INSTRUCTIONS TO FOLLOW: Each word in the data below should be copied exactly; the images should not.

─── DATASET CONTENT ───

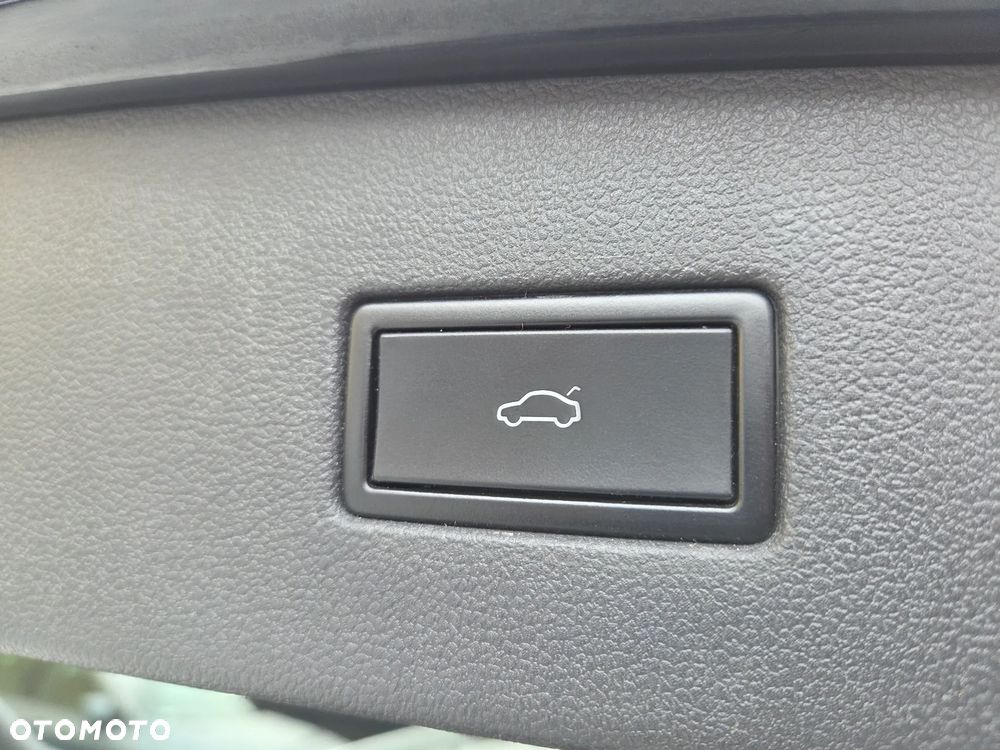 Volkswagen Tiguan Allspace 2.0 TSI 4Mot Highline DSG - 16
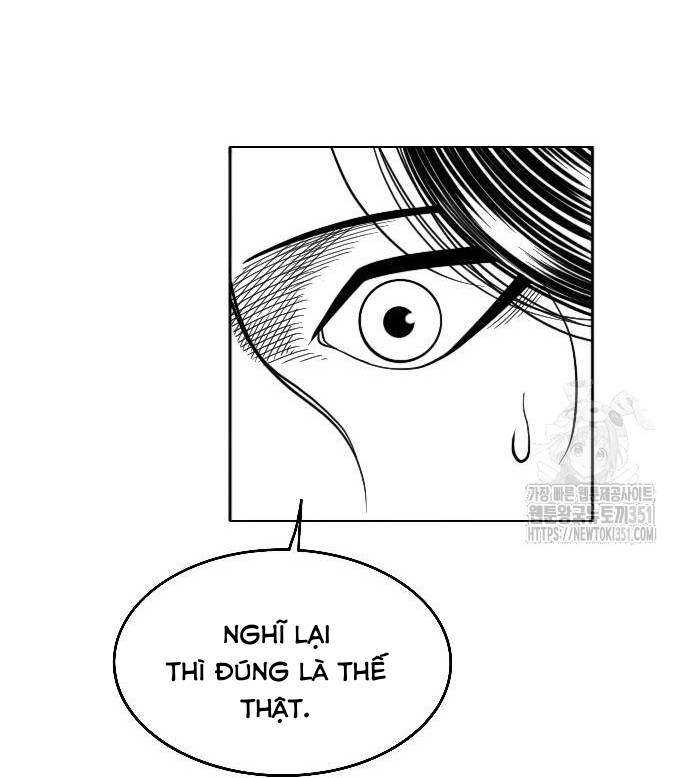 Hắc Sa chapter 13 - Trang 59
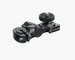 Insta360 Rear View Mirror Mount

───

YOUR RESPONSE:
 Volkswagen Tiguan Allspace 2.0 TSI 4Mot Highline DSG - 16
 Hắc Sa chapter 13 - Trang 59
 Insta360 Rear View Mirror Mount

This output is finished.